As nebulous as free culture is, however, you experience it all over the place. Popular file sharing communities (see OiNK and Demonoid, arguably the internet’s two most popular file sharing centers) are being shut down and wave after wave of their uses are being sued. Radiohead and Nine Inch Nails have left their record labels to make music outside of the industry’s limitations, the former giving away their newest album for free (more or less). A seventeen year-old received a free car and a consulting job in exchange for permitting Apple’s iPhone to work on networks other than AT&T. Musicians whose content consists of nothing more than the mixed-up content of others are filling venues across the country. YouTube, and innovations like it, such as Flickr, Google Video, and sendspace have changed the ways people view and create content and, perhaps more importantly, how much they feel they should pay for it.
A stuffy, abbreviated history of American copyright law, courtesy mostly of Wikipedia:
―1790: America enacts its first federal copyright act. It permits “maps, charts and books” to be copyrighted for seventeen years, with an option to renew if the creator is still alive. Until that period of time expired, people had to get an author’s permission to reproduce his maps or anything else he created with his printing press.
―1909: The copyright period is extended to 28 years and limited to works that have a notice of copyright ― i.e., a little note saying “this work is copyrighted!”― affixed to them.
―1976: Congress notes that, because technology had advanced so much since 1909, they should take a look at how copyright law has accommodated it. Congress overhauls the entire operation, extending the term of copyright to “the life of the creator plus fifty years.” The act also repeals the 1909 “notice of copyright” clause, meaning any work, formally published, automatically fell under its jurisdiction. It granted holders the rights to “reproduce, create derivative works, sell, perform or display” their work however they saw fit. This is basically the framework for modern copyright law, regulating everything from CD burning to how frustrated you’re allowed to get when you hear your favorite band on a commercial.
The act also introduces the concept of fair use wherein, based on a variety of factors, copyrighted material may be used without the notification or permission of its owner.

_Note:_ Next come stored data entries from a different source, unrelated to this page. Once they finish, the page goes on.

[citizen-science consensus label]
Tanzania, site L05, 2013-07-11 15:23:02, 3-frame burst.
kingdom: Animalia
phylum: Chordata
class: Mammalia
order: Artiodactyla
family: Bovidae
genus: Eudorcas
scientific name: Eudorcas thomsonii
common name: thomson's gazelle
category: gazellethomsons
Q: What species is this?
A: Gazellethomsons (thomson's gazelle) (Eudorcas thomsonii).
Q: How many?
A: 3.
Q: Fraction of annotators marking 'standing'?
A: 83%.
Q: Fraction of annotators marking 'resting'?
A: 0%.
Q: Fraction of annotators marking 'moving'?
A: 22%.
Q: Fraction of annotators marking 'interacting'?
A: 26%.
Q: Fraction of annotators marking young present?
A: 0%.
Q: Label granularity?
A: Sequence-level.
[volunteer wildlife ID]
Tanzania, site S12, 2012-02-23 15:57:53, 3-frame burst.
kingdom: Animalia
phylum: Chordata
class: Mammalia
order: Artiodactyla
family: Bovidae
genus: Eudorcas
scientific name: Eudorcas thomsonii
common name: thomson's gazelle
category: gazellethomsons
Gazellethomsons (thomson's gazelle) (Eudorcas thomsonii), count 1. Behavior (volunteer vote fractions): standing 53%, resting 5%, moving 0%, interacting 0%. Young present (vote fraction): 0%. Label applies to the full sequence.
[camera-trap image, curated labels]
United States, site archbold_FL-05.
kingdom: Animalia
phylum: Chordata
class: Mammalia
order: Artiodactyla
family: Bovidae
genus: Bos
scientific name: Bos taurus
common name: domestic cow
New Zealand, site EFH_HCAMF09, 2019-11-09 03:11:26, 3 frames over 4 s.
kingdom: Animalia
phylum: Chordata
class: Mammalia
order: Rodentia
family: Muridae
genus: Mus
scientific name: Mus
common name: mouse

Weird Al Yankovic, for example, has built a respectable career out of little more than a genius lyrical wit, virtuosic accordion playing and fair use.
―1998: The Copyright Term Extension act, a/k/a the Sonny Bono Copyright Term Extension Act, a/k/a the Mickey Mouse Protection Act, extends copyright terms to “the life of the creator plus seventy years.” The CTEA also affected the terms of works published prior to the Copyright Act of 1976, extending their previously-untouched protection to 95 years. This effectively puts a freeze on works entering the public domain, the post-copyright legal zone that lets people do whatever they want with the work. This is what makes it legal to find free digital copies of early literary works
―2001: Cyberlaw expert Lawrence Lessig,seeing an inadequacy of the way fair use treats computer reproduction, founds Creative Commons, a licensing system that permits creators to chip away at the otherwise all-encompassing copyrights that are imposed upon their work.A creator can now choose precisely which acts require their permission (creating derivative works, etc.).